How we view who God is and what God is like is foundational to who we become, how and what we think, and how we live. The past, present, and future, are all in dynamic relationship as our view, our image of God is shaped. These two scripture readings, Malachi chapter 3, and Luke chapter 3, both talk about the “sending of my messenger…” the “voice of one crying out in the wilderness: ‘Prepare the way of the LORD, make his paths straight’.” Luke adds about hills getting made low, valleys lifted up, crooked made straight, rough ways smooth. In other words, everyone is in on this with unrestricted views: “all flesh shall see the salvation of God.”

All creation has access to this connection, this relationship. Everyone has an image of God that creates them. Each created thing reflects that inner image out into the world. These stories intend to help us clarify that image, and become aware, with intention, to nurture that image.

These scriptures take us deep in Advent preparation to open our hearts to the Living God as Christ is born in us; in us, over and over; in us, again and again; in us, shared with the world, day after day after day.

To prepare the way of the Lord is God’s invitation into new thinking. Not just having different thoughts, but a new mind, a transformed, renewed, mind.  This process is not easy, but one that involves giving over to, dying to the self, letting go. That’s the repentance part, the turning, which has more to do with putting on a new mind, literally to “change your mind!” But this isn’t a will power thing, not driven by the ego, not even something we oversee. But we do invite it, and we allow God to direct this as a process we trust because God directs it.

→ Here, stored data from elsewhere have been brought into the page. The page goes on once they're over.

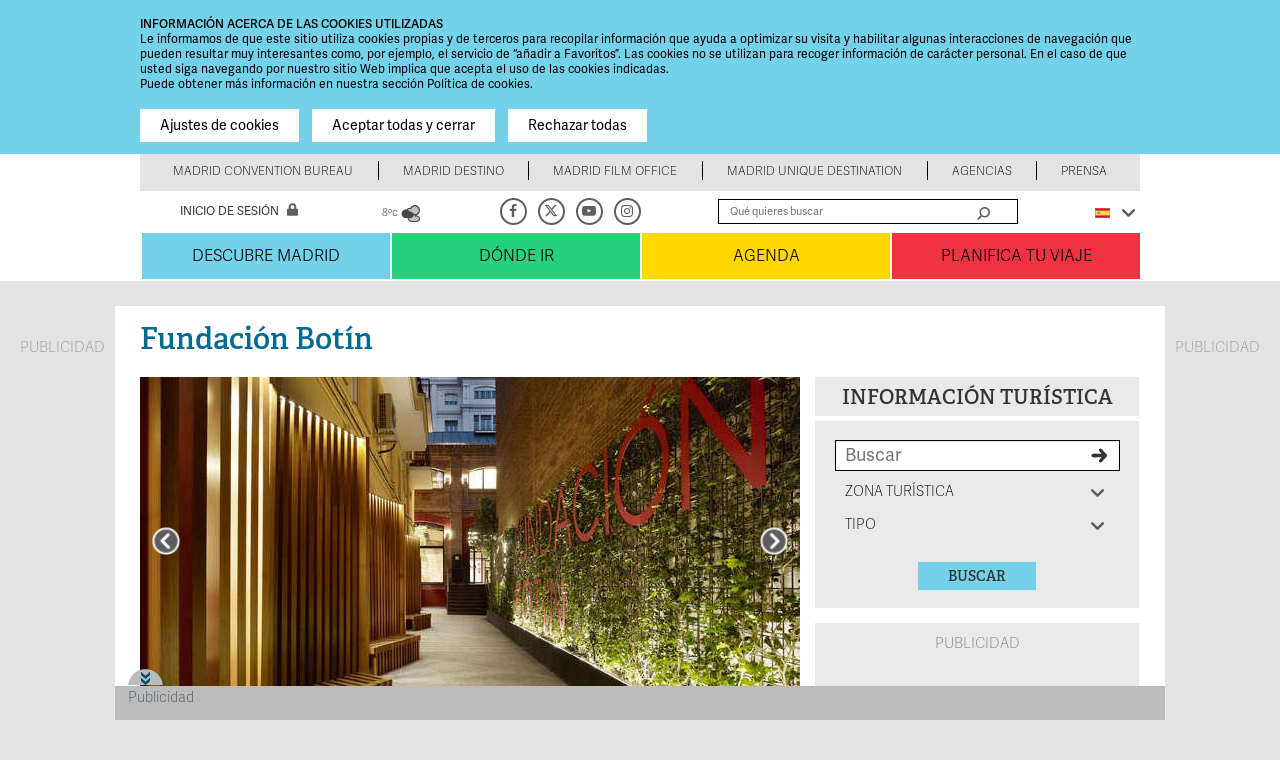

--- FILE ---
content_type: text/html; charset=utf-8
request_url: https://www.google.com/recaptcha/api2/aframe
body_size: 265
content:
<!DOCTYPE HTML><html><head><meta http-equiv="content-type" content="text/html; charset=UTF-8"></head><body><script nonce="175EDxAcpdVqSeVxtrhV9A">/** Anti-fraud and anti-abuse applications only. See google.com/recaptcha */ try{var clients={'sodar':'https://pagead2.googlesyndication.com/pagead/sodar?'};window.addEventListener("message",function(a){try{if(a.source===window.parent){var b=JSON.parse(a.data);var c=clients[b['id']];if(c){var d=document.createElement('img');d.src=c+b['params']+'&rc='+(localStorage.getItem("rc::a")?sessionStorage.getItem("rc::b"):"");window.document.body.appendChild(d);sessionStorage.setItem("rc::e",parseInt(sessionStorage.getItem("rc::e")||0)+1);localStorage.setItem("rc::h",'1768854514255');}}}catch(b){}});window.parent.postMessage("_grecaptcha_ready", "*");}catch(b){}</script></body></html>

The Incarnation of Christ points out that creation is blessed, God’s Presence is imminent, and it’s good to human because God deems humanity worthy enough to take on flesh and blood in the life of Jesus. “All flesh shall see the salvation of God” because the Living Christ is in all flesh, every created being; otherwise, things would not exist. To allow an image of the Living God to create us in healthy ways, God moves our awareness deeper into love; unconditional, present, active.

Love sometimes involves struggle, or pain, and growth rarely happens if everything is smooth and easy. Great suffering is often a catalyst, needed to open doors we didn’t even know were closed. That’s the center of the fire part, the heat used by the refiner.

This transformational process leads to “Presenting offerings to God in righteousness” which is biblical language, “Bible-speak,” to express the importance of having a new mind and an open, sincere heart that are receptive to God on God’s terms, which we can trust as always loving and just.

Next Saturday I will lead a workshop as part of the Advent Journey, a labyrinth walk. In the season of Advent, we focus during the weeks that lead to Christmas. We prepare, we wait, but it’s an active waiting, because inner work is important. Labyrinth walks on a meandering path remind us that life is not a straight line. Like those hills and valleys our scriptures mention, those rough ways; they’re inside us. Labyrinths become metaphors for life. An Advent workshop reminds us God’s presence is coming, and it’s God’s presence inside us that helps us prepare. We all need the ongoing process of becoming truer to ourselves, to one another, the Earth, and God.

Only the infinite can satisfy the depths of our soul, and our soul is held in the depths of the Infinite. As we journey through Advent, may we take each step in prayer, to trust God, the Source of voices crying out in places that help us connect. Christ, who was, and is, and shall be; Christ is our Advent hope and love. As we carry our questions, our imperfections, and trust the journey of refining and cleansing, may our soul shine forth the image of God we are created to be in Christ. And with righteousness, may God be glorified, now, even as always. Amen.